*** EXERCISE TEXT Section Begins ***

It is so important for people with some types of mental illnesses to have clearly defined boundaries from those who care for us. We will ALWAYS try to get around those boundaries, because we feel this is the only way we can get what we feel we need.
YOU must keep your senses about this.
I liken your situation to one my boyfriend is facing now. His daughters refuse to support themselves or take responsibility for anything (and I mean anything) even though they quit high school and declared themselves "adults." Both he and his ex keep "giving in" to their BS, and the kicker is - they KNOW they are being lied to, yet they continue to enable their daughters by allowing these behaviours to continue. I am now watching both parents become less and less enamoured with their children, and resentment toward them is building at an incredible pace (especially since one has now cost them thousands of $$ and more payouts are to come). Both are at the point of wanting to disown their children, but will they change their ways? Noooo. Will they take responsibility for the way their daughters were raised. No. They only can see the end result - uncooperative teenagers with absolutely no boundaries whatsoever. To both of them, it is their girls' that are the sole cause of their own misfortunes. Kinda hard to accept this argument since they are barely old enough to be called adults, let alone the fact that they are not even adult in the eyes of society (law).
My point is, if there are no boundaries or no consequences, then how will you (or anyone, for that matter) ever be able to affect personal change and growth? You won't/can't under the current circumstances.

*** EXERCISE TEXT Section Ends ***
*** AVAILABLE DATA Section Begins ***

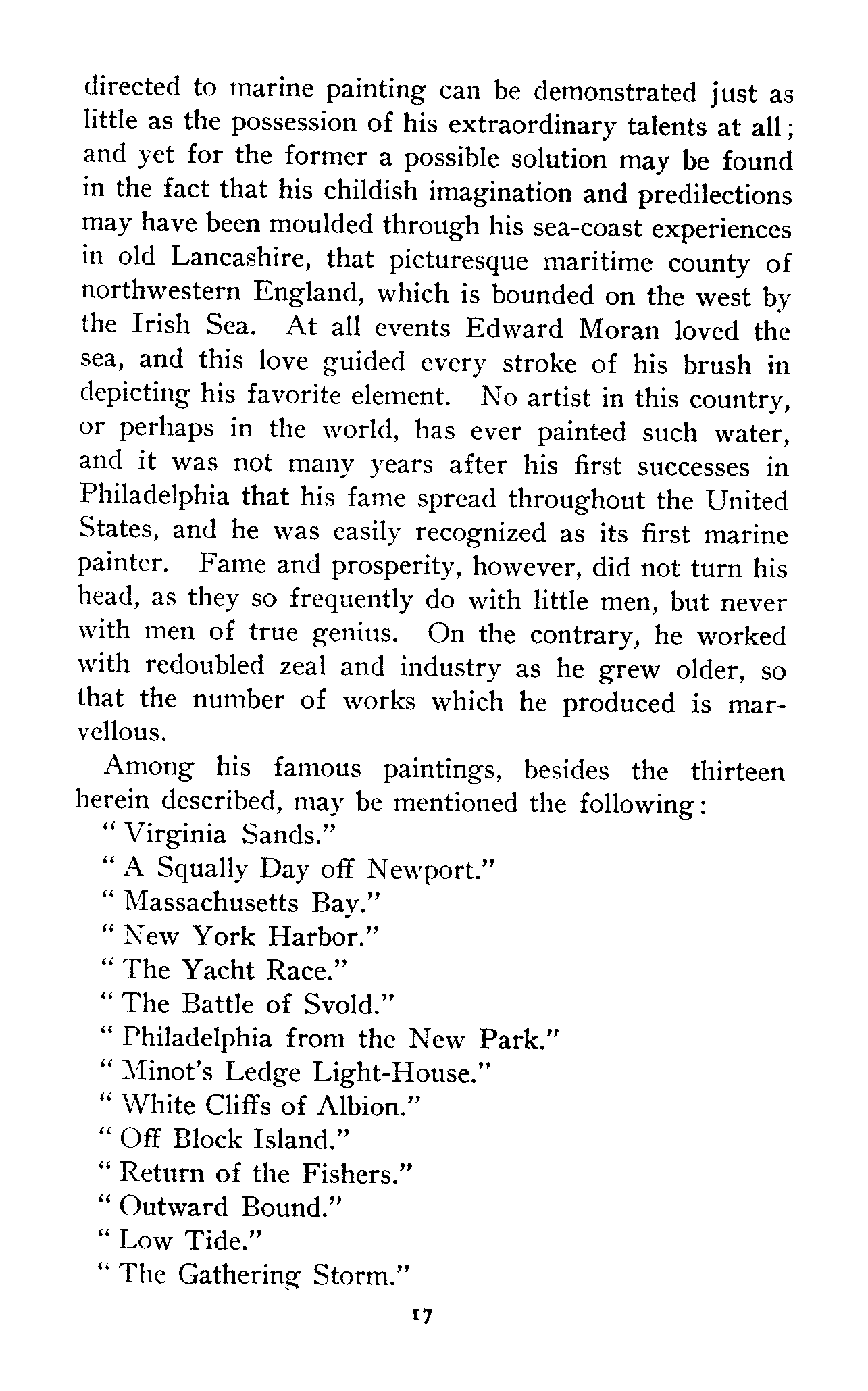 directed to marine painting can be demonstrated just as little as the possession of his extraordinary talents at all; and yet for the former a possible solution may be found in the fact that his childish imagination and predilections may have been moulded through his sea-coast experiences in old Lancashire, that picturesque maritime county of northwestern England, which is bounded on the west by the Irish Sea. At all events Edward Moran loved the sea, and this love guided every stroke of his brush in depicting his favorite element. No artist in this country, or perhaps in the world, has ever painted such water, and it was not many years after his first successes in Philadelphia that his fame spread throughout the United States, and he was easily recognized as its first marine painter. Fame and prosperity, however, did not turn his head, as they so frequently do with little men, but never with men of true genius. On the contrary, he worked with redoubled zeal and industry as he grew older, so that the number of works which he produced is marvellous.

Among his famous paintings, besides the thirteen herein described, may be mentioned the following:
" Virginia Sands."
" A Squally Day off Newport."
" Massachusetts Bay."
" New York Harbor."
" The Yacht Race."
" The Battle of Svold."
" Philadelphia from the New Park."
" Minot's Ledge Light-House."
" White Cliffs of Albion."
" Off Block Island."
" Return of the Fishers."
" Outward Bound."
" Low Tide."
" The Gathering Storm."

17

*** AVAILABLE DATA Section Ends ***

■ REQUIREMENT A:
Decide whether each statement agrees with the post about boundaries, answering yes or no and quoting the deciding words: (i) The boyfriend's daughters finished high school. (ii) The parents know their daughters are lying to them. (iii) Both parents have reached the point of wanting to disown their children.
■ REQUIREMENT B:
According to the post about boundaries, how much has one of the daughters cost her parents?

■ RESPONSE A:
(i) No: "they quit high school"
(ii) Yes: "they KNOW they are being lied to"
(iii) Yes: "Both are at the point of wanting to disown their children"

■ RESPONSE B:
Thousands of dollars, with more payouts to come.